L’émotion est forte, mais les commentaires, dans la presse, prudents. Quelques jours après la centaine d'agressions sexuelles commises la nuit du Nouvel an à Cologne, les grands médias allemands restent très factuels sur les incidents, veillant à ne pas stigmatiser la population de migrants arrivée en Allemagne.

Car selon les témoignages, les agresseurs étaient "dans leur très large majorité de jeunes hommes, âgés de 18 à 35 ans, apparemment d'origine arabe ou nord-africaine", selon le chef de la police de Cologne, Wolfgang Albers. S’agissait-il pour autant de migrants ?

Condamner, sans racisme. La presse s’interroge du bout des lèvres. L’origine des agresseurs présumés rend tout commentaire délicat : il faut condamner ces violences, mais sans racisme. Certains politiques ont d’ailleurs tout de suite réagi en appelant à la modération. "Nous n'avons aucun indice montrant qu'il puisse s'agir de réfugiés séjournant à Cologne" ou dans les environs, a insisté la maire Henriette Reker, jugeant ce rapprochement "inadmissible" à la suite d'une réunion de crise à la mairie.

Le ministre de la Justice Heiko Maas a lui aussi mis en garde contre toute "instrumentalisation" de ces agressions dans un pays où l'afflux de réfugiés a parfois suscité de vives tensions ces derniers mois. Son homologue de l'Intérieur a abondé contre "la suspicion généralisée" à l'égard des immigrés mais demandé aussi qu'il n'y ait "pas de tabou" s'il devait se confirmer que les auteurs sont d'origine étrangère.

Des articles fermés aux commentaires. Le très sérieux et réputé Bild, a choisi, plutôt que d’évoquer le profil des agresseurs, de taper sur la lenteur de la réaction de la police le soir de l’agression. "Il ne faut pas oublier que ce soir-là l’alerte était maximale à Munich", rappelle Hélène Kohl, correspondante d’Europe1 à Berlin. "Les forces de police étaient donc majoritairement mobilisées pour cette alerte anti-terrorisme".

La presse populaire, elle, ne fait pas preuve d’autant de retenue et n’hésite pas à employer des mots tels que "hardes ou meutes" pour parler des groupes d’hommes qui ont agressé des femmes le soir du Nouvel An. "Mais la plupart des sites d’informations qui traitent du sujet ont choisi de fermer leurs articles aux commentaires pour éviter tout dérapage", souligne la correspondante d’Europe1.

"Madame Merkel, que faites-vous ?". Si les médias ont tenu à rester prudents, du côté de la population et de l’opposition, des critiques à l’égard de la chancelière Angela Merkel, ont déjà émergé. "Madame Merkel, que faites-vous ? Ça fait peur", s'interrogeait sur une pancarte une des manifestantes réunies devant la cathédrale de Cologne mardi soir.

Les partis hostiles aux migrants donnent de la voix.

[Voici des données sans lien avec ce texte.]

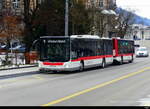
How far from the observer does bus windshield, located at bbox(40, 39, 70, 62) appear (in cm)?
2408

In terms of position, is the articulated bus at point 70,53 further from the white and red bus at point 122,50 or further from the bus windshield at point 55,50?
the white and red bus at point 122,50

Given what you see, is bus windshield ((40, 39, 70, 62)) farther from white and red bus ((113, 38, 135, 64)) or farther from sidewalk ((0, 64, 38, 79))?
white and red bus ((113, 38, 135, 64))

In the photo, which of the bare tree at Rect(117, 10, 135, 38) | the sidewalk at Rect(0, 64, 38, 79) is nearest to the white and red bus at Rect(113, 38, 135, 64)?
the sidewalk at Rect(0, 64, 38, 79)

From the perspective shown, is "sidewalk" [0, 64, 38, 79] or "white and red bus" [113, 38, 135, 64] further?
"white and red bus" [113, 38, 135, 64]

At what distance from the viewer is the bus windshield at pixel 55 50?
24.1m

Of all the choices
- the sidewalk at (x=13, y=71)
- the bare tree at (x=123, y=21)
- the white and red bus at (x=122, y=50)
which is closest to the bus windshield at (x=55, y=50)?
the sidewalk at (x=13, y=71)

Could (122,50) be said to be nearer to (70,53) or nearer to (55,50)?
Answer: (70,53)

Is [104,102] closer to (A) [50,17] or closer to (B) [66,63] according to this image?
(B) [66,63]

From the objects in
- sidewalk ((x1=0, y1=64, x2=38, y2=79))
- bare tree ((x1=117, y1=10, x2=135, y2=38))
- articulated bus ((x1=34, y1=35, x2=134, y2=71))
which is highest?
bare tree ((x1=117, y1=10, x2=135, y2=38))

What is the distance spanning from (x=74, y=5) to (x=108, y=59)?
12704mm

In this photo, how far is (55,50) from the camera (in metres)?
24.4

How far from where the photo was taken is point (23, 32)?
37.4 m

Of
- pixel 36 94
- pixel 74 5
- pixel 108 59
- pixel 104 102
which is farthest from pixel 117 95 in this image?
pixel 74 5

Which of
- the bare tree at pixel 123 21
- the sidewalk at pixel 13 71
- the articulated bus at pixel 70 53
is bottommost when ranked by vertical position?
the sidewalk at pixel 13 71
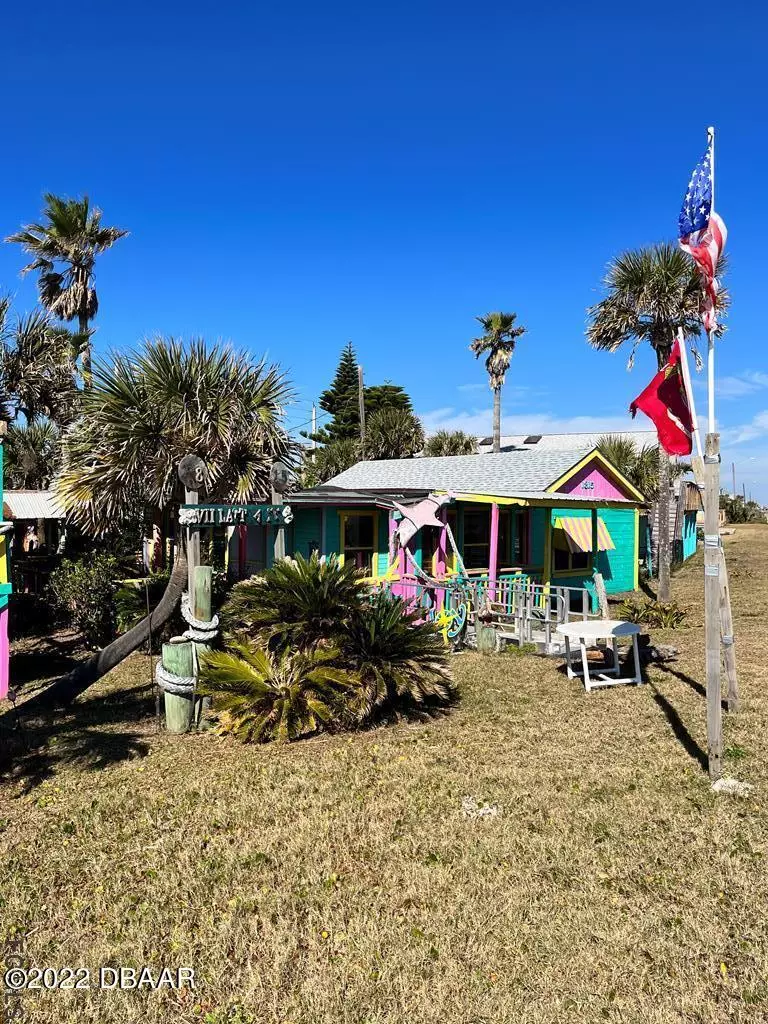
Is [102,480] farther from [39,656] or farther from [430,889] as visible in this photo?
[430,889]

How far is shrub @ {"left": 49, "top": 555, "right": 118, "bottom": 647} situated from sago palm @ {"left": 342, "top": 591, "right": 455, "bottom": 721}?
6.41 meters

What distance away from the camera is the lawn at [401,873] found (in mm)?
3443

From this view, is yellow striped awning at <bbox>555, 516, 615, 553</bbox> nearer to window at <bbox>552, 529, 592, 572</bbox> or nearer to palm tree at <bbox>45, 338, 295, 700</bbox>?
window at <bbox>552, 529, 592, 572</bbox>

Sans attendre des éléments plus précis sur l’identité des agresseurs, plusieurs personnalités politiques ont commencé à surfer sur l'événement. Après ces incidents, "est-ce que l'Allemagne est suffisamment ouverte sur le monde et multicolore pour vous, Madame Merkel ?" a lancé, provocatrice, Frauke Petry, la patronne du parti populiste Alternative für Deutschland (AfD) qui progresse dans les sondages.

Au sein même de la coalition gouvernementale, les conservateurs bavarois de la CSU, qui tempêtent depuis des mois contre la politique favorable aux réfugiés de la chancelière, ont trouvé aussi matière à alimenter leurs griefs. "Si des demandeurs d'asile ou des réfugiés se livrent à de telles agressions (...) cela doit conduire à la fin immédiate de leur séjour en Allemagne", a lancé Andreas Scheuer, secrétaire général du parti.

Un carnaval sous tension. Pour l'heure, la police n'a fait état d'aucune arrestation spécifiquement liée aux incidents. Les plaintes visent des faits allant du harcèlement à, au moins, un viol en passant par des dizaines d'autres agressions sexuelles et des vols. Un renforcement des effectifs des forces de l'ordre ainsi que de la vidéo-surveillance a été annoncé par le président de la police de Cologne qui se prépare à accueillir du 4 au 10 février des centaines de milliers de fêtards pour le carnaval, l'événement emblématique de cette ville.